> **Information supplied**:
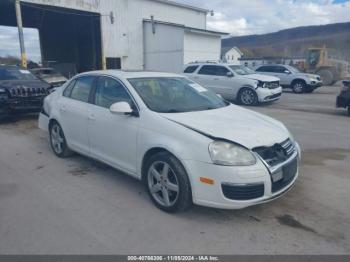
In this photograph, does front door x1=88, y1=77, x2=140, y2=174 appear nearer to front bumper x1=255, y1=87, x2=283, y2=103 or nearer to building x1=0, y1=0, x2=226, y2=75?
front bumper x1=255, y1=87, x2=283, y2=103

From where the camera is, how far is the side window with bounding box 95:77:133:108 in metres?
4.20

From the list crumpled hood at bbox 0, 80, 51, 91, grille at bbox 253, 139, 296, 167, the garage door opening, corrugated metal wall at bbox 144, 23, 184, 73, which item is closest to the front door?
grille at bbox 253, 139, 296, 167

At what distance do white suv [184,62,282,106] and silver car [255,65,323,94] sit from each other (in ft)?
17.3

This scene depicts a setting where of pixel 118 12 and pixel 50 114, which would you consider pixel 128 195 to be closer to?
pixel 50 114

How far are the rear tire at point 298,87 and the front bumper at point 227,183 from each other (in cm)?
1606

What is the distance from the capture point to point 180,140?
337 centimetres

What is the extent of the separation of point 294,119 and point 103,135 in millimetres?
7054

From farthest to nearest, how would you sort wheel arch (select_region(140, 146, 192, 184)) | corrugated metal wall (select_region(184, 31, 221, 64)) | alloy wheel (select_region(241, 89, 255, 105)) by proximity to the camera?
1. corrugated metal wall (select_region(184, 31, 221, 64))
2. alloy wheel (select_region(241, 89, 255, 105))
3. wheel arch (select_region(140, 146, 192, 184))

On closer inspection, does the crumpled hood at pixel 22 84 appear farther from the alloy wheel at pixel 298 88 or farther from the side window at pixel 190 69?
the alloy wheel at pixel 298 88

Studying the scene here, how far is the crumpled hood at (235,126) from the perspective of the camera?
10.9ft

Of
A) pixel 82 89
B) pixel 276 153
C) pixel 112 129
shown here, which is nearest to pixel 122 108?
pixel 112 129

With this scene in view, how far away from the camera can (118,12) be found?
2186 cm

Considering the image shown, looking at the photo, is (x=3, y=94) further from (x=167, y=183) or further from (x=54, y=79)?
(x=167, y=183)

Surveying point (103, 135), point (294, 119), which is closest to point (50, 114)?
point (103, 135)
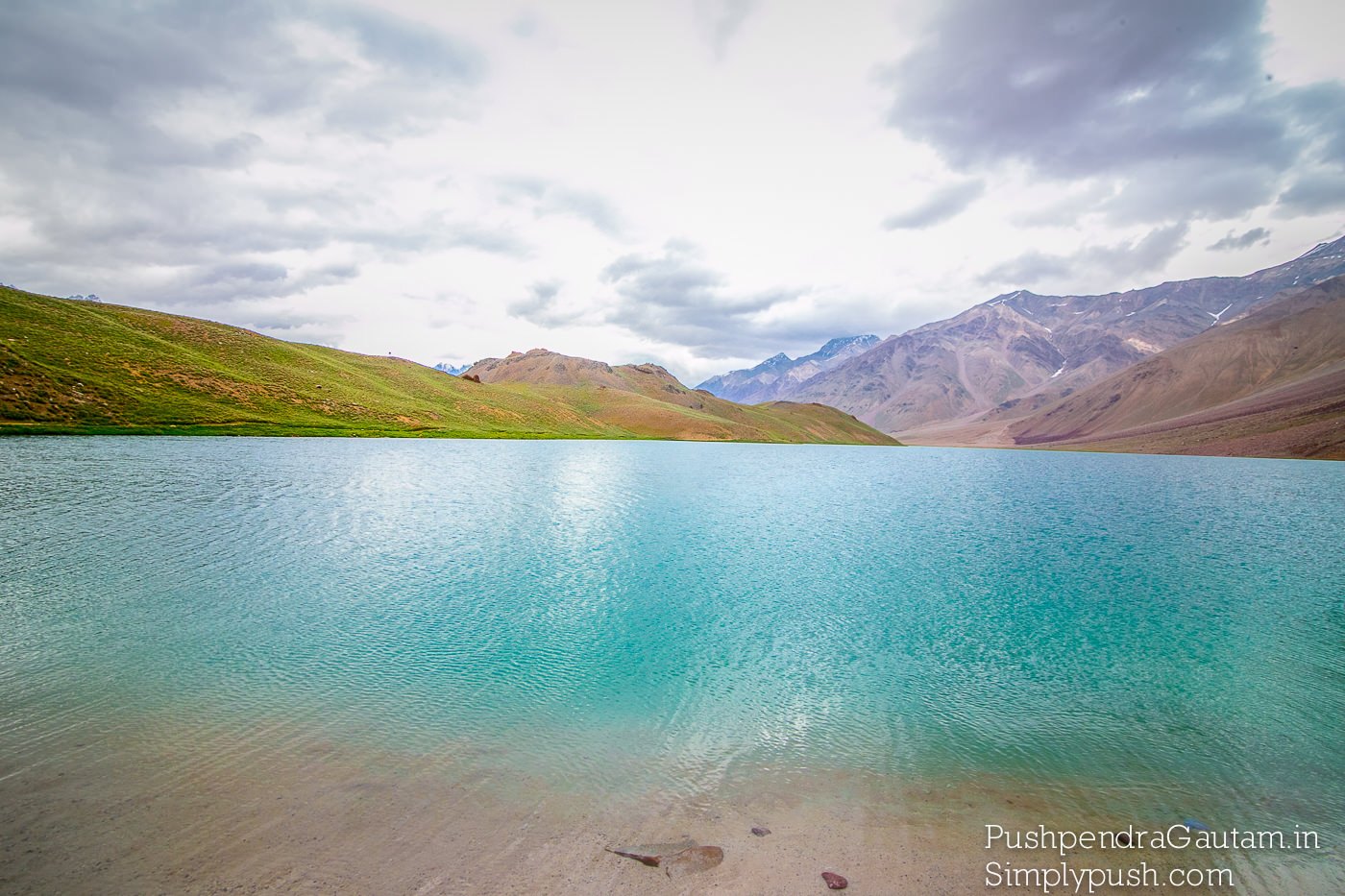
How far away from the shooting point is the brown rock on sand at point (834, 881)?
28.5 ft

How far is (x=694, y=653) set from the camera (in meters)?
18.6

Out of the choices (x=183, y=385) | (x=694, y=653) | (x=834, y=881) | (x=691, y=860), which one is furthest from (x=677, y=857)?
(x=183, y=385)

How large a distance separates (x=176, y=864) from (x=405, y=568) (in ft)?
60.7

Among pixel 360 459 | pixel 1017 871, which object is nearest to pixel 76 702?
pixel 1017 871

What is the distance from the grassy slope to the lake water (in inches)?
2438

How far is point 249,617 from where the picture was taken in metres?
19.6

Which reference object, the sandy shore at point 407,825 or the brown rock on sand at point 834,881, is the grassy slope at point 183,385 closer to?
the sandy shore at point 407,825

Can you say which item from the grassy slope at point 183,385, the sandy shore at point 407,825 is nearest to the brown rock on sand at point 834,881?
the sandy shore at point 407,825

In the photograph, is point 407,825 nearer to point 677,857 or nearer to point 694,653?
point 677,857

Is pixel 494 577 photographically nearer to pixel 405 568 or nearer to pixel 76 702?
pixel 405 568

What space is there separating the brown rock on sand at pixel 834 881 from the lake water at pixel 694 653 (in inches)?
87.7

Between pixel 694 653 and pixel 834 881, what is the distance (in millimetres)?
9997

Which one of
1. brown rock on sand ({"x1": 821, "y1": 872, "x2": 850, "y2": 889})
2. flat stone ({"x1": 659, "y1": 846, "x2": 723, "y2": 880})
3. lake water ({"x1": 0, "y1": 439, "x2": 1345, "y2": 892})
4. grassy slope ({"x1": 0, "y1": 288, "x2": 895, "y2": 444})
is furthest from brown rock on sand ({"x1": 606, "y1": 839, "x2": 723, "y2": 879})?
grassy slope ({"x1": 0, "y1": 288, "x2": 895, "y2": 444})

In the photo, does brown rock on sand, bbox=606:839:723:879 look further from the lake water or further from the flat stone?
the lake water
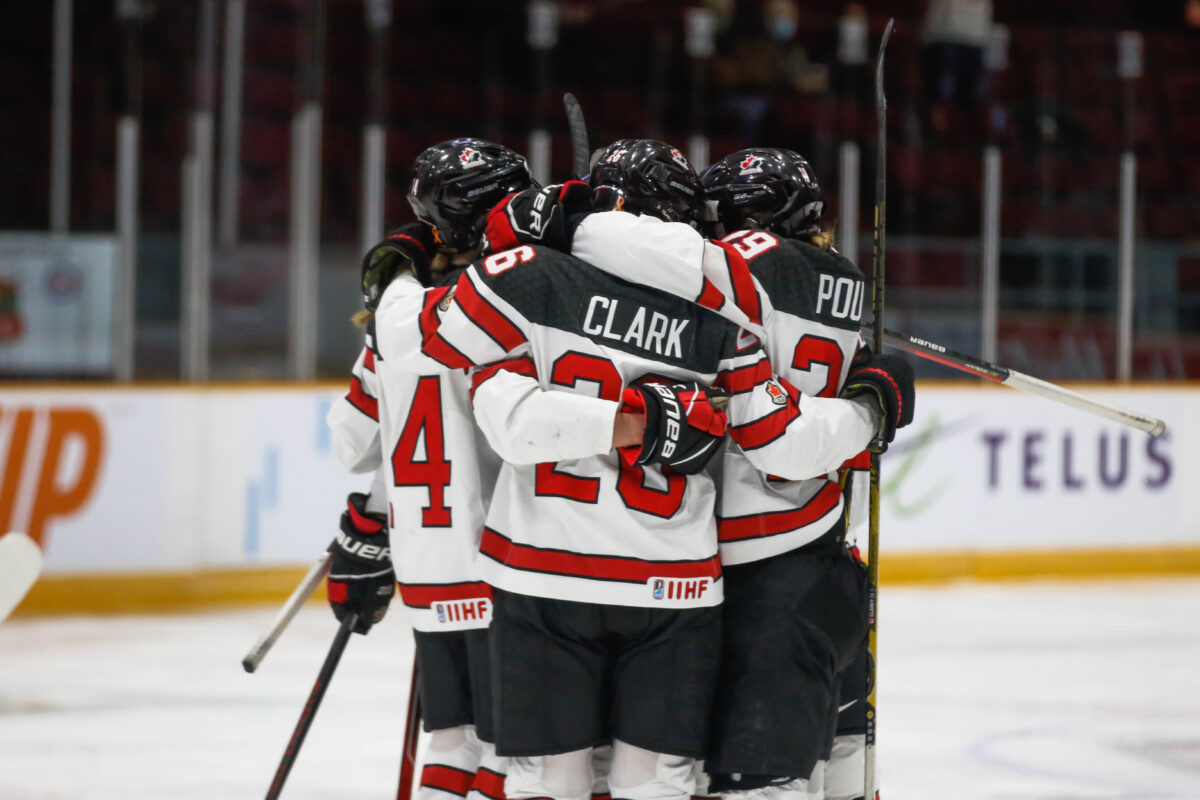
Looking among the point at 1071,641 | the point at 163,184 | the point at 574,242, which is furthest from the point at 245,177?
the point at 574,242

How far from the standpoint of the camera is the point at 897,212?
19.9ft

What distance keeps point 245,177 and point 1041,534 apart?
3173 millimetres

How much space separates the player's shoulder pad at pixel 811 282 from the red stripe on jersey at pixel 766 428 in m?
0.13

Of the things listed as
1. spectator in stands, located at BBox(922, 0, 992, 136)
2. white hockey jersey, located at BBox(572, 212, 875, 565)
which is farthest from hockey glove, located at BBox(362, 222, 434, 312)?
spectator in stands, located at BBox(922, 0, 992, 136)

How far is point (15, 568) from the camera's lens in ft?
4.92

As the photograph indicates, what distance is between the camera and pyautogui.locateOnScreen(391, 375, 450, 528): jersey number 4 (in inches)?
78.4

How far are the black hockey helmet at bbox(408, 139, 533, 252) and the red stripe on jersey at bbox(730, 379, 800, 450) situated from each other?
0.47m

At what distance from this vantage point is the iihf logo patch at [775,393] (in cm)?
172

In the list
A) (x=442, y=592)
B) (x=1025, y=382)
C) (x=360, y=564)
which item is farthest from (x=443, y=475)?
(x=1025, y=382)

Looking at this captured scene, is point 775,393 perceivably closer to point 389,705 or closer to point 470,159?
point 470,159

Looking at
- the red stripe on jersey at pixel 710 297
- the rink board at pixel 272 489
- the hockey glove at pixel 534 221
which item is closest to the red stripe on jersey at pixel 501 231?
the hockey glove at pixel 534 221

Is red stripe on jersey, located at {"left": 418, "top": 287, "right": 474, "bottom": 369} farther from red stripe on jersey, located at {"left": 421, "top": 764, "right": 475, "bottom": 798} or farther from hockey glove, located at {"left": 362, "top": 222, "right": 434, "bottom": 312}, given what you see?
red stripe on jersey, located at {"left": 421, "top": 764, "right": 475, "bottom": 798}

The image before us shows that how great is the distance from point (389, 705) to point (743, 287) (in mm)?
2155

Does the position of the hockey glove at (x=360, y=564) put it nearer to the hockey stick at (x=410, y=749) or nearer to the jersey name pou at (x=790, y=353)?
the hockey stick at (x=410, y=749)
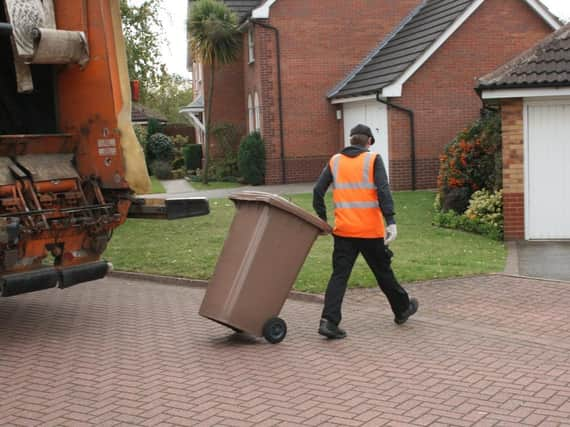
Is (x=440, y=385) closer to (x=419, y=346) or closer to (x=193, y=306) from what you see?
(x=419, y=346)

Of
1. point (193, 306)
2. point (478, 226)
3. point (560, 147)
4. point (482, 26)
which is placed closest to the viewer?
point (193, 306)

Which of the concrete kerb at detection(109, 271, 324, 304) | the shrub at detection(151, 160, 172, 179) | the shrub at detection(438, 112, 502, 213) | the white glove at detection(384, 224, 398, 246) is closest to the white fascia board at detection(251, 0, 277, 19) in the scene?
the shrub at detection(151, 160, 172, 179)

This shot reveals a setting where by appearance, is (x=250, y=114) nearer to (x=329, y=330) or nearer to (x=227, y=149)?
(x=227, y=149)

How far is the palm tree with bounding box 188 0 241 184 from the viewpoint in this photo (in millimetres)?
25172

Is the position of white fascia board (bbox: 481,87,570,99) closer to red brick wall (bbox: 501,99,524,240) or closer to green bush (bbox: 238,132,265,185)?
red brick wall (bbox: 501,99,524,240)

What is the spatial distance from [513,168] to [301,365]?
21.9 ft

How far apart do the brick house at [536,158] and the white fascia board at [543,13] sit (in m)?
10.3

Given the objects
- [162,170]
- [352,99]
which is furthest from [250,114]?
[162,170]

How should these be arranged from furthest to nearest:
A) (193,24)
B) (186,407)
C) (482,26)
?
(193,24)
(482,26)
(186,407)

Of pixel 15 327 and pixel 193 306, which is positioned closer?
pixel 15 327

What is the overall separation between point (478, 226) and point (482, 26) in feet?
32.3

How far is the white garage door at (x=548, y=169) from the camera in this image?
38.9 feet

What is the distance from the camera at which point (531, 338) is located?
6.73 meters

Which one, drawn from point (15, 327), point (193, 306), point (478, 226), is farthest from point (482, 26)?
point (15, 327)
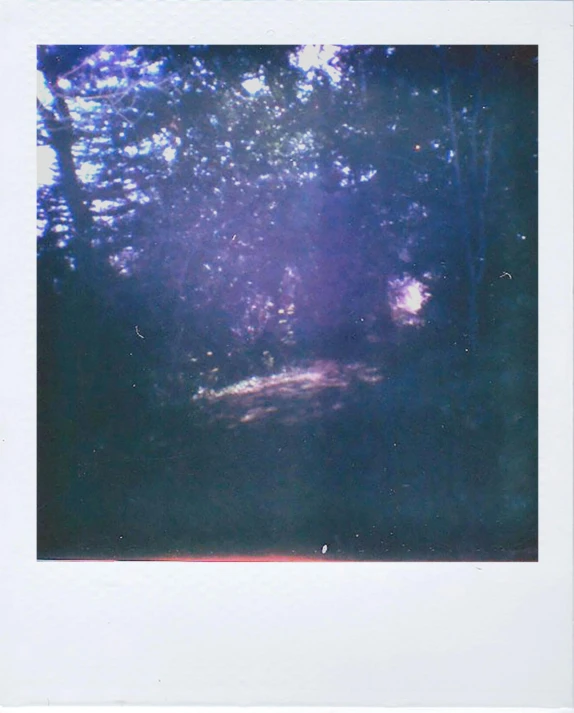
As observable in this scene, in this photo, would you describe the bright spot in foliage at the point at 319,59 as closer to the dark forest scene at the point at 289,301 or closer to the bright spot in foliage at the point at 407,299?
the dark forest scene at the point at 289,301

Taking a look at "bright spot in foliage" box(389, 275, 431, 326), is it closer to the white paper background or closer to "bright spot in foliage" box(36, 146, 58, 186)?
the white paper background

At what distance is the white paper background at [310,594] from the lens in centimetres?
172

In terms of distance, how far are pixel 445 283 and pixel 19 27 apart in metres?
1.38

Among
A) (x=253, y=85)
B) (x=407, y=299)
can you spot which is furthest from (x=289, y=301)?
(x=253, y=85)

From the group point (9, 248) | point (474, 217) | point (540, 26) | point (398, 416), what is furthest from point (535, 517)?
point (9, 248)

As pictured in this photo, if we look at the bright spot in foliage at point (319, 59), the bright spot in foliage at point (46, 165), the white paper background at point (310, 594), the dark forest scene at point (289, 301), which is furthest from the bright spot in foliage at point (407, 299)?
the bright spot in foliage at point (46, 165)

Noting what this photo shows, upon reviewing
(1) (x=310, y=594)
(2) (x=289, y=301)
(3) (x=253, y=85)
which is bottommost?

> **Exercise details**: Retype the rows word for word, starting at the line that has "Between pixel 694" and stopping after the line that has "3173 millimetres". Leave out any pictures.

> **Written answer**:
Between pixel 694 653 and pixel 834 881, what is the distance (in millimetres)?
9997

Which one of
1. brown rock on sand ({"x1": 821, "y1": 872, "x2": 850, "y2": 889})
2. flat stone ({"x1": 659, "y1": 846, "x2": 723, "y2": 880})
3. lake water ({"x1": 0, "y1": 439, "x2": 1345, "y2": 892})
4. grassy slope ({"x1": 0, "y1": 288, "x2": 895, "y2": 444})
is furthest from brown rock on sand ({"x1": 606, "y1": 839, "x2": 723, "y2": 879})?
grassy slope ({"x1": 0, "y1": 288, "x2": 895, "y2": 444})

In the photo, does brown rock on sand, bbox=606:839:723:879 look further from the lake water or further from the flat stone?
the lake water
Looking among the point at 1071,641 | the point at 163,184 | the point at 574,242, which is furthest from the point at 245,177?
the point at 574,242

How far from the standpoint of the camera is the point at 897,212?
19.9ft

What distance keeps point 245,177 and point 1041,534 apart?
3173 millimetres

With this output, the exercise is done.